Pre-eminence Of Consciousness

But we have already spent too much time over this naive mode of looking at

things, which, though it professes to place things in their true light, in

reality distorts them and turns them upside down. As if this world of the

external and material, all these bodies and forces, were our first and

most direct data, and were not really all derived from, and only

discoverable by, consciousness. We have here to do with the ancient view
of all philosophy and all reflection in general, although in modern days

it has taken its place as a great new discovery even among naturalists

themselves, by whom it is extolled and recognised as "the conquest of

materialism." Such exaggerated emphasis tends to conceal the fact that

this truth has been regarded as self-evident from very early times.

What is a body, extension, movement, colour, smell and taste? What do I

possess of them, or know of them, except through the images, sensations

and feelings which they call up in my receptive mind? No single thing

wanders into me as itself, or reveals itself to me directly; only through

the way in which they affect me, the peculiar changes which they work in

me, do things reveal to me their existence and their special character. I

have no knowledge of an apple-tree or of an apple, except through the

sense perceptions they call up in me. But these sense perceptions, what

are they but different peculiar states of my consciousness, peculiar

determinations of my mind? I see that the tree stands there, but what is

it to see? What is the perception of a colour, of light, of shade, and

their changes? Surely only a peculiar change of my mind itself, a

particular state of stimulus and awareness brought about in myself. And in

the same way I can feel that the apple lies there. But what is the

perception of resistance, of hardness, of impenetrability? Nothing more

than a feeling, a change in my psychical state, which is unique and cannot

be described in terms of anything but itself. Even as regards "attraction

and repulsion," external existence only reveals itself to us through

changes in the mind and consciousness, which we then attribute to a cause

outside ourselves.

It is well enough known that this simple but incontrovertible fact has

often led to the denial of the existence of anything outside of ourselves

and our consciousness.
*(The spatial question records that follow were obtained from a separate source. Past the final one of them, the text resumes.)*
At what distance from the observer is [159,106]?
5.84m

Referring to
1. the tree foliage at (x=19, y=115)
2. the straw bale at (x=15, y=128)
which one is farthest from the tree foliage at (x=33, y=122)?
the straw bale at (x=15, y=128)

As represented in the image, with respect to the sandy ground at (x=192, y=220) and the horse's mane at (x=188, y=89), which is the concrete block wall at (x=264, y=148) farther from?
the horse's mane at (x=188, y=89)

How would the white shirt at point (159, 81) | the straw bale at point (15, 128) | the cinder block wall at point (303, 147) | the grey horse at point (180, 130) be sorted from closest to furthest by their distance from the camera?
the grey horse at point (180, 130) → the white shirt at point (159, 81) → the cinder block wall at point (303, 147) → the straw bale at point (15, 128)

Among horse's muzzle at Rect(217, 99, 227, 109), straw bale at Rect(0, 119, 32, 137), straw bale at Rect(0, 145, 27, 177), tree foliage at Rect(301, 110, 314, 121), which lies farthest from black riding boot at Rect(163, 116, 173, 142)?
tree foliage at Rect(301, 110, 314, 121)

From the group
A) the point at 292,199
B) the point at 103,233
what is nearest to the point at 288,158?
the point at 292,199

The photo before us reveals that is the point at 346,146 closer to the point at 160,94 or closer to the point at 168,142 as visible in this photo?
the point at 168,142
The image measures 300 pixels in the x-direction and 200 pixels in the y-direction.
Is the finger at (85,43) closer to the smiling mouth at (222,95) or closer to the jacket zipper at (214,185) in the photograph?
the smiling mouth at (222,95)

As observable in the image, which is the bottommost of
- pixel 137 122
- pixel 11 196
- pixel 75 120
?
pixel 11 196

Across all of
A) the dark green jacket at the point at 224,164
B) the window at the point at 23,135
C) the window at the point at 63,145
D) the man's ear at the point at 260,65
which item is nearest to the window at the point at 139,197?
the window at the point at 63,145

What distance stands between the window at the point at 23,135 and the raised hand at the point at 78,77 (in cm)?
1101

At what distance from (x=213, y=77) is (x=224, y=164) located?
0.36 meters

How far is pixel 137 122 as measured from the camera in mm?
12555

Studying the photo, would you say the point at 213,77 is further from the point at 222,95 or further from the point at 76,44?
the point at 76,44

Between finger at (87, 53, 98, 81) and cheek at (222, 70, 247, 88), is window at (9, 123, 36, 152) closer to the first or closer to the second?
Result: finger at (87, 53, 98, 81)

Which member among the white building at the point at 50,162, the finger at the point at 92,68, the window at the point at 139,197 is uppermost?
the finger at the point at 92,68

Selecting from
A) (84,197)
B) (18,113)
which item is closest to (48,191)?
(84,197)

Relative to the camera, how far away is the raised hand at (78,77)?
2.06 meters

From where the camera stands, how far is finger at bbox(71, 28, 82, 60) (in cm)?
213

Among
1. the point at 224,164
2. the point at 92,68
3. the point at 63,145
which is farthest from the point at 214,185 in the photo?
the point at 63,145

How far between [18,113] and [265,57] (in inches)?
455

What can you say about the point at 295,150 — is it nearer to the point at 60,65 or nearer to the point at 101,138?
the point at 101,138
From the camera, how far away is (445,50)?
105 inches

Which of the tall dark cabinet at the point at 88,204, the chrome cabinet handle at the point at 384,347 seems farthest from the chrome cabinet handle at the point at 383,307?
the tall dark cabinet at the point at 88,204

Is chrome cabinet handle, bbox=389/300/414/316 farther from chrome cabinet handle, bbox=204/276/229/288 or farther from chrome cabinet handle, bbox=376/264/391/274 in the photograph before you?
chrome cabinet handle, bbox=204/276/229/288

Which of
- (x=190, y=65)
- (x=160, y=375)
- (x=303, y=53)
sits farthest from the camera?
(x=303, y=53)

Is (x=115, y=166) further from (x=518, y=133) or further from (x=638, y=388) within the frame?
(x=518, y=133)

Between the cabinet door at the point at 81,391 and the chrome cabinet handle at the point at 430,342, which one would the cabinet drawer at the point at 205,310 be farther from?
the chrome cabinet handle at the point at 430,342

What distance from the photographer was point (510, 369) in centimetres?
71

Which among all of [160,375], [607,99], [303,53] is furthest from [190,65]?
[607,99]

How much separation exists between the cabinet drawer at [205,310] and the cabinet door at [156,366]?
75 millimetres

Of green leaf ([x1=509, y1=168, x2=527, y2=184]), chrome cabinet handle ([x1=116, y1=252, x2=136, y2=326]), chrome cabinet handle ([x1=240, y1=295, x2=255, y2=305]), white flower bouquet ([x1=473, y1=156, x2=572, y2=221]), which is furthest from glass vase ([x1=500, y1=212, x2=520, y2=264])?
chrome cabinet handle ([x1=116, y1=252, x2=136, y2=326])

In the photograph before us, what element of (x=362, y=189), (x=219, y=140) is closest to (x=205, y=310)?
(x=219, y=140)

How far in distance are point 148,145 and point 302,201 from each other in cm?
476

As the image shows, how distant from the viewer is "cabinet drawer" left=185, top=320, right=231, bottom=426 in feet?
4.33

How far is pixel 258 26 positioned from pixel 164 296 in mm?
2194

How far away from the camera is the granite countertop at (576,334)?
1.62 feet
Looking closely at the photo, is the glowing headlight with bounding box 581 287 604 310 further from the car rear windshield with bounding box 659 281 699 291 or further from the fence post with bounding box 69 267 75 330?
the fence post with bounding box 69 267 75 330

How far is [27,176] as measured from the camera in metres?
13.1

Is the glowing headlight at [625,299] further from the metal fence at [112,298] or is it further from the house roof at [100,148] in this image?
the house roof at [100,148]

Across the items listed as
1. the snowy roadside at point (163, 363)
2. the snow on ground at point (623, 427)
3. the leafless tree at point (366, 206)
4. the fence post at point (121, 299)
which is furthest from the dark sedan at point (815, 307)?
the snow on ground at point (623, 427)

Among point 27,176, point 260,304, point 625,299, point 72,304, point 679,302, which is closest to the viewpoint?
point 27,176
But even if we leave this difficult subject alone,

it is quite certain that, if the question as to the pre-eminence of

consciousness and its relation to external things is to be asked at all,

it should be formulated as follows, and not conversely: "How can I,

starting from the directly given reality and certainty of consciousness

and its states, arrive at the certainty and reality of external things,

substances, forces, physics and chemistry?"